- Instructions to follow -
Please list the tasks that the article on hard negative mining says belong to the classification task.

Hard Negative Mining in Nature Language Processing (How to Select Negative Examples in Classification and Rank Task)

11 min readSep 14, 2020

1 Introduction

First, introduce the basic definitions and common practices of classification tasks and rank tasks in NLP, and then introduce the meaning of negative examples in these two tasks.

1.1 Classification Task

The input is a text, and the output is the classification of this text. It is widely used in many tasks. Intent recognition, semantic matching and sentiment analysis all belong to this task. Before the appearance of deep learning, the main approach was manual features + XGBoost (or logistic), and the performance was mainly determined by the engineer’s understanding of the business and the quality of manual features. With deep learning, the char in text is mapped into dense vectors, then semantic understanding is done through CNN or LSTM, and finally the classification results are obtained through the fully connected layer. After the advent of BERT, the classification has become more easy, just get the CLS vector and then pass to the fully connected layer. Of course, this is the basic approach, we needs to make corresponding changes to the algorithm and training methods based on business.

1.2 Rank Task

The input is a set of samples, and the ranking of each sample is output. Search engines mainly use this kind of technology. The main technology used in rank tasks is Learn To Rank (LTR). With the development of deep learning in the image field, a variety of similar research directions has appeared, such as Metric Learning, Contrastive Learning, Representation Learning, etc. In fact, the nature of these research directions are relatively similar, that is, ** let the model learn to measure the distance between examples**. The famous Triplet Loss is Pair-Wise in LTR. There are many ways to do this kind of task, all kinds of tricks, if you are interested, you can read some related papers. I will just talk about some of my experience in LTR:

Don’t think of rank tasks as classification, these two are essentially different
No matter how fancy the sorting task is, the goal of training is to get a scoring model, and the score only needs to be used to compare the size (relative score) and does not need to be meaningful (absolute score, this depends on the specific algorithm used). So I prefer Triplet Loss, in my opinion It directly shows the essence of the rank task.
The two examples are mapped to vectors first and then the score is calculated (DSSM), the speed is fast and the performance is poor; the two samples are directly sent to the model to calculate the score, the performance is good, and the speed is slow.

1.3 The Importance of Negative Examples

In the above two tasks, negative samples are inevitably used. For example, short text similarity matching in classification tasks, semantically unrelated text pairs are negative samples, and in sorting tasks, the samples with the lower rankings can be negative examples. Positive and negative samples have the following two categories: Easy Example : That is, the model is very easy to make correct judgments. Hard Example : That is, it is difficult for the model to make correct judgments, and these examples often brings great losses to the training. Compared with simple samples, difficult examples are more valuable, it helps the model learn to the boundary quickly, and it also speeds up the model convergence rate**. In the actual situation, the positive samples are basically determined, and it is not easy to expand and modify. However, the negative samples have a very large selection space. For example, in a search task, the document clicked by the user is interpreted as a positive sample. Then the rest of the documents on this page are all negative samples. When training the model, it is obvious that these negative samples cannot be all used, so Hard Negative Example Mining becomes very important!

(Dataset excerpt)
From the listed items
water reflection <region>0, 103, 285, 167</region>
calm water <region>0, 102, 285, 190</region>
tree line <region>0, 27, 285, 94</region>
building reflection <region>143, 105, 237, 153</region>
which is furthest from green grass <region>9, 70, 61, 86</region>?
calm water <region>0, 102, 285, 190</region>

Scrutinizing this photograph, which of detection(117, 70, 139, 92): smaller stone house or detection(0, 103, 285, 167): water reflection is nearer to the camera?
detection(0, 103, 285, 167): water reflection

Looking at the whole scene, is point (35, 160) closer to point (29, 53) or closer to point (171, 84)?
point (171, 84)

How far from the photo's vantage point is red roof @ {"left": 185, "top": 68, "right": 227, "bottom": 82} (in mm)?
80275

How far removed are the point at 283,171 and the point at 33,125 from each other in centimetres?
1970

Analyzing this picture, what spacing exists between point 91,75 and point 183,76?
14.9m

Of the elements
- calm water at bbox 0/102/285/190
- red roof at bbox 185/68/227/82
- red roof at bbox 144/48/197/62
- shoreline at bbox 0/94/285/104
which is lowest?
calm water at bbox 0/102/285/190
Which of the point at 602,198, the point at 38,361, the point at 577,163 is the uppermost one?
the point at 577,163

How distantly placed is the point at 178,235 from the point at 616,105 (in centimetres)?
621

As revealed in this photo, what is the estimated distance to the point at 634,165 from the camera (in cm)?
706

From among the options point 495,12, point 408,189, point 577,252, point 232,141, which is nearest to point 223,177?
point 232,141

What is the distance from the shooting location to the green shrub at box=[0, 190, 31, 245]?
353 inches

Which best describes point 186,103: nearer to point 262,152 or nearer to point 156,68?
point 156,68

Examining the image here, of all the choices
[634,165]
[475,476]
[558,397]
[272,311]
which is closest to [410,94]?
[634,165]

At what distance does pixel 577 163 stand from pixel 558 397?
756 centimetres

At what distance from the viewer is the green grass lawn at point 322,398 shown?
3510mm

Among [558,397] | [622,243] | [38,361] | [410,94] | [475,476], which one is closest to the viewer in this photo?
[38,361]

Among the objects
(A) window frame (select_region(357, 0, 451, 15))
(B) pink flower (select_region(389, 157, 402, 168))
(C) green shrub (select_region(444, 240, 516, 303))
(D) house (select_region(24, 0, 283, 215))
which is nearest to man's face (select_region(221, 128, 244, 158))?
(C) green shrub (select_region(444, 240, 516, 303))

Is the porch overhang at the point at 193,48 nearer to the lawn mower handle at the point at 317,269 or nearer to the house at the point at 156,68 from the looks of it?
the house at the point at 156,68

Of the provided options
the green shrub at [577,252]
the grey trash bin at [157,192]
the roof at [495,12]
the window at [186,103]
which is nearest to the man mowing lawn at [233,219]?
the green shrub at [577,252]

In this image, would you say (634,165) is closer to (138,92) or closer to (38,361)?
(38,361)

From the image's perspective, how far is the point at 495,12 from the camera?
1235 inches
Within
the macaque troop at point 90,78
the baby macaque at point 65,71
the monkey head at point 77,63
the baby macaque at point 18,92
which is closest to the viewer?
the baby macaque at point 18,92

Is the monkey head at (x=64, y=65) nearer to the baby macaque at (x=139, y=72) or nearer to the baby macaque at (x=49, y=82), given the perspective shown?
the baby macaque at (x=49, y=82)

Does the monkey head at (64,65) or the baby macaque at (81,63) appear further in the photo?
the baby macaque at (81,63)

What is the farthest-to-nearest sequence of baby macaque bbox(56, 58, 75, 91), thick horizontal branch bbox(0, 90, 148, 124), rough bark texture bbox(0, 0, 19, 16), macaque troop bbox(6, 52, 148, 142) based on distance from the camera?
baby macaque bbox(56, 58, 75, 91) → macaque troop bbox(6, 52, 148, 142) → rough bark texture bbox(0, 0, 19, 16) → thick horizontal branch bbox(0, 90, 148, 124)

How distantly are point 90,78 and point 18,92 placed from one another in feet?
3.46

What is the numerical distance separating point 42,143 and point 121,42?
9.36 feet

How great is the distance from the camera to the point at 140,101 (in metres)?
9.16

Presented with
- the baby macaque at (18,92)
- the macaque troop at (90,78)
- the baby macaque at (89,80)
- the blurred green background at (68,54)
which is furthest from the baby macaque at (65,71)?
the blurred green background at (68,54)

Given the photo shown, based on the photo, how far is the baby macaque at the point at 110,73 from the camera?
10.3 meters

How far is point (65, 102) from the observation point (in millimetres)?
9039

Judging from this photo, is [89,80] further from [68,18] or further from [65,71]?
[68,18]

- Solved problem -
Intent recognition, semantic matching, sentiment analysis